Fig. 5: Pten activation by S380A, T382A, T383A mutations suppresses ESC pluripotency.

a, b The domain structure of Pten in the “closed” conformation and “opened” conformation. c Western blots analysis showing the loss of phosphorylation in the Pten-A3 mutant ESCs. d Western blot analysis of WT, Pten-A3 mutant, and Pten^−/− ESCs showing the expression of the pluripotency markers Nanog, Klf4, and Oct4. e Phosphorylation of Akt at S473 and T308 and phosphorylation of Gsk3β at S9 by Western blot. f Scatter plots of transcript expression in WT and Pten-A3 mutant ESCs. Expression values are shown on a log10 scale.
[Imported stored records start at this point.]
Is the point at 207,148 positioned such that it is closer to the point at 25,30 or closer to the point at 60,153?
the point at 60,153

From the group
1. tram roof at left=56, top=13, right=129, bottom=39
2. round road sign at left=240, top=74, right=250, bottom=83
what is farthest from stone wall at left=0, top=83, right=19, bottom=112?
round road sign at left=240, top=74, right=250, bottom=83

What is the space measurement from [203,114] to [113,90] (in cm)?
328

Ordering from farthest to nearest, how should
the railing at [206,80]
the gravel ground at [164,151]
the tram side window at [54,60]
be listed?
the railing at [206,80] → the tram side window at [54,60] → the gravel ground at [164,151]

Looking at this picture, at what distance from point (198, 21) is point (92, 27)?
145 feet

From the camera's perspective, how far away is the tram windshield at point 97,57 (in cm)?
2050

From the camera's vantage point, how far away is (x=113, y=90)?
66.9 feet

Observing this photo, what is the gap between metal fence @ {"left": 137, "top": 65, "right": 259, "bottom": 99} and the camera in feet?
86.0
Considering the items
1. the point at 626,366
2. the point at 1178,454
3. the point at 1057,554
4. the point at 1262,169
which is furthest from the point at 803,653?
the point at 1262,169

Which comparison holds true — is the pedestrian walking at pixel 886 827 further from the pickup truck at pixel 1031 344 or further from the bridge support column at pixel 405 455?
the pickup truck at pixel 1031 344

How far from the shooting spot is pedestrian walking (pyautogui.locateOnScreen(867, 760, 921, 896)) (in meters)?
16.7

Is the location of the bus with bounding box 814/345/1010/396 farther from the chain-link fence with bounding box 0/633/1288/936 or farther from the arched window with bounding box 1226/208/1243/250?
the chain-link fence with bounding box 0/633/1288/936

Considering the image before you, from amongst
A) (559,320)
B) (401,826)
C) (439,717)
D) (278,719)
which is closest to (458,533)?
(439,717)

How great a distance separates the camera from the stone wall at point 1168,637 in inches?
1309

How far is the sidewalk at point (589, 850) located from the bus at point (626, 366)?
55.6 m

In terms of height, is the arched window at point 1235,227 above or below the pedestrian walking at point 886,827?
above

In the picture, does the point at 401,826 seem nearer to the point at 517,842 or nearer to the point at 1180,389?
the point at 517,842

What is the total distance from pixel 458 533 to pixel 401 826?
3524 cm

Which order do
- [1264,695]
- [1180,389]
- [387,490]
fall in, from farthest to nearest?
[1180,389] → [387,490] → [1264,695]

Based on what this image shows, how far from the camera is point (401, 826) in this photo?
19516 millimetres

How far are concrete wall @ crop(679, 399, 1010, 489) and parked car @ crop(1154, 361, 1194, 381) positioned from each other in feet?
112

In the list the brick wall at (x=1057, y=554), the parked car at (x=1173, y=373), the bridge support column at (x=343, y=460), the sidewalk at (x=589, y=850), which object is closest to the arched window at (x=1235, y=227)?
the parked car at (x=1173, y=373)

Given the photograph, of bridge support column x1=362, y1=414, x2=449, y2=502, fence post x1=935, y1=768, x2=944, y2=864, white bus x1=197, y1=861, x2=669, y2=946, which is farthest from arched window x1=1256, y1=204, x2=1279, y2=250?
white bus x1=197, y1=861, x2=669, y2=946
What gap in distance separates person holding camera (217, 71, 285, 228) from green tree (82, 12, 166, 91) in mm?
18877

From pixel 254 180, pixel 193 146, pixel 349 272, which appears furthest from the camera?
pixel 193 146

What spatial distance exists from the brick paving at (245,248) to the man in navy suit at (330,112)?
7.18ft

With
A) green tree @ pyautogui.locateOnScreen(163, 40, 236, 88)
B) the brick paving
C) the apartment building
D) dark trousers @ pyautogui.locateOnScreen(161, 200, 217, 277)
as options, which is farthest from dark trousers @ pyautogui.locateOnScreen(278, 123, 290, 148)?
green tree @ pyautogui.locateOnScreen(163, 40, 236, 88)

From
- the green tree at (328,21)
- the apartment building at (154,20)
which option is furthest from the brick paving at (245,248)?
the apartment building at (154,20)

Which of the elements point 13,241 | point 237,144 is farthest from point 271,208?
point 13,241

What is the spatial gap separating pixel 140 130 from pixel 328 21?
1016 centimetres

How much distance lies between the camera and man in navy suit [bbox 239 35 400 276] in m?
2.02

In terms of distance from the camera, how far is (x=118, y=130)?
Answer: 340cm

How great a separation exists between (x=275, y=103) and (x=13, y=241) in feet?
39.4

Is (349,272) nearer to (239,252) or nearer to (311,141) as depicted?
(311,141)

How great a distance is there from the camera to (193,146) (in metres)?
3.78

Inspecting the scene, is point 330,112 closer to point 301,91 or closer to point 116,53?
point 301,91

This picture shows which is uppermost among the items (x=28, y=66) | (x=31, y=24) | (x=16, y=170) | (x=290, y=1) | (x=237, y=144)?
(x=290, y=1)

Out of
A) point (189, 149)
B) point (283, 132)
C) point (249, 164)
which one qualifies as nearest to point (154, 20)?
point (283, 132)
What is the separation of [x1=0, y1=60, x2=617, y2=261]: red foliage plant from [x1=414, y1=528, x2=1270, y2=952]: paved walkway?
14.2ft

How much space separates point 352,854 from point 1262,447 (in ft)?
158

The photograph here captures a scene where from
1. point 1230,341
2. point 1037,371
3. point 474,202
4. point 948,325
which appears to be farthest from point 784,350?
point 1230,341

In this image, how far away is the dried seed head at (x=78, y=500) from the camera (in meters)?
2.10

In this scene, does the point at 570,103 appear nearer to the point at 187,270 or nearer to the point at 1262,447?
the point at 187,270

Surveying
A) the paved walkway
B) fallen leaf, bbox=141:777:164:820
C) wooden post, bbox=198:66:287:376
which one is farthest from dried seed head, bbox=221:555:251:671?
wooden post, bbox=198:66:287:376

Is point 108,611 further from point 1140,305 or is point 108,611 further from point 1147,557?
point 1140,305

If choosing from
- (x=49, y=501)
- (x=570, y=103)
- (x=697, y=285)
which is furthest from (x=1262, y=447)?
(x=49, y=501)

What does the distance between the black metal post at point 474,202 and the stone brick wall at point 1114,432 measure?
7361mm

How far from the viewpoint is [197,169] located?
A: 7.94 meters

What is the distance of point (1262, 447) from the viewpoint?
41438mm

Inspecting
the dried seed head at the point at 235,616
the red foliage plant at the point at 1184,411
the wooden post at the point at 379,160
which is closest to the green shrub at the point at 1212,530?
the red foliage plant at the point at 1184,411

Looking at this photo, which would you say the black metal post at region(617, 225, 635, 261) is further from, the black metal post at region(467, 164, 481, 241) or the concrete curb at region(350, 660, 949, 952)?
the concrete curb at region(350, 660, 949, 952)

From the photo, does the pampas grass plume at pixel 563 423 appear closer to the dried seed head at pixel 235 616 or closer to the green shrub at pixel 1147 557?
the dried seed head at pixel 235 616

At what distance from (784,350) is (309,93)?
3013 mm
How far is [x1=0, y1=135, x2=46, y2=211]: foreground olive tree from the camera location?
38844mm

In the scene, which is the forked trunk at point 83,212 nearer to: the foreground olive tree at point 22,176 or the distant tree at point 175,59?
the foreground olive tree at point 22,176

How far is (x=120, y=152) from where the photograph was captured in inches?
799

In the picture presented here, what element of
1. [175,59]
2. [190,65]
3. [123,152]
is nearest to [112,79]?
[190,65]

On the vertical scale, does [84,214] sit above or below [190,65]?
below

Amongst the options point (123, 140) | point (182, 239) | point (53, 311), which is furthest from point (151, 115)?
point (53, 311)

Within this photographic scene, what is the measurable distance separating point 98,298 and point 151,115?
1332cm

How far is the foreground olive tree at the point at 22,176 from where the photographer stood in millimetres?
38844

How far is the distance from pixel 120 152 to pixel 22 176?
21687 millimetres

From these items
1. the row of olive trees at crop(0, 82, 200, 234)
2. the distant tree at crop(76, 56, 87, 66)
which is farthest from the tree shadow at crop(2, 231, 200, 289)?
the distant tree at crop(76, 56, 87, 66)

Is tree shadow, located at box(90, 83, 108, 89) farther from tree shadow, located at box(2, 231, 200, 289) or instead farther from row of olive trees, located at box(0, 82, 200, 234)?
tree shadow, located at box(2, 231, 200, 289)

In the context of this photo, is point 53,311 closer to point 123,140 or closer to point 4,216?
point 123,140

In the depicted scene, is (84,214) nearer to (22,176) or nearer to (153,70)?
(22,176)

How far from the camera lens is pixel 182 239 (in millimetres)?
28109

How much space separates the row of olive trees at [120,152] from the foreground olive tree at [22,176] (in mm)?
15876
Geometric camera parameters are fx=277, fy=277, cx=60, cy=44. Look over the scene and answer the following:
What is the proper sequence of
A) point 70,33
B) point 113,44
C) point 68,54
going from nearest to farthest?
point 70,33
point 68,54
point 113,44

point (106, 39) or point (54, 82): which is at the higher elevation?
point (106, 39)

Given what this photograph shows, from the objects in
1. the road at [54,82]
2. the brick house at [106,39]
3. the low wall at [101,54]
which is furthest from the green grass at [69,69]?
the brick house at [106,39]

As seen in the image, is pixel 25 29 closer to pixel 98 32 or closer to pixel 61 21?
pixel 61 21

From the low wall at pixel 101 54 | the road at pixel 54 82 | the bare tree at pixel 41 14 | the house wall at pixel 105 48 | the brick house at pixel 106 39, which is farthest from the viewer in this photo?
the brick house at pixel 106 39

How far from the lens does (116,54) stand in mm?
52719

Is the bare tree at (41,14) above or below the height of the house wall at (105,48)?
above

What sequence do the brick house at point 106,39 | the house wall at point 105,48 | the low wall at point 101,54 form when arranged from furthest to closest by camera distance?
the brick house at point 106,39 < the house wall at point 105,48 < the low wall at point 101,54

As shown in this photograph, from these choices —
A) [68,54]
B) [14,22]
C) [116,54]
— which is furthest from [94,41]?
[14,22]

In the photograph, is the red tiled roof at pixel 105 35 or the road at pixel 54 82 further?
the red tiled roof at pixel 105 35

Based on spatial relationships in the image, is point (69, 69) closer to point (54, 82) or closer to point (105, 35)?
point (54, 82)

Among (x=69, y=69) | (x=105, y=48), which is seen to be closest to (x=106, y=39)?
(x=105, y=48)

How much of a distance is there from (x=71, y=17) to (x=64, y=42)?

Yellow dots indicate upregulated genes in Pten^−/− ESCs, and blue dots indicate downregulated genes (fold-change cutoff = 1.5, FDR threshold ≤ 0.05). g Heat map of FPKM values of pluripotency genes in WT and Pten-A3 mutant ESCs. The heat map was normalized with sigma-normalization per row. See also Table S3. h A nude mouse injected with WT and Pten-A3 mutant ESCs on the left and right sides, respectively. i WT and Pten-A3 mutant ESCs were injected into immunodeficient mice and produced teratocarcinomas containing tissues representative of the three germ layers (mesoderm, ectoderm, and endoderm). j Teratomas from WT and Pten-A3 mutant cells generated at the contralateral positions aligned at the same positions in each genotype. k Weights (g) of teratomas from WT and Pten-A3 mutant cells.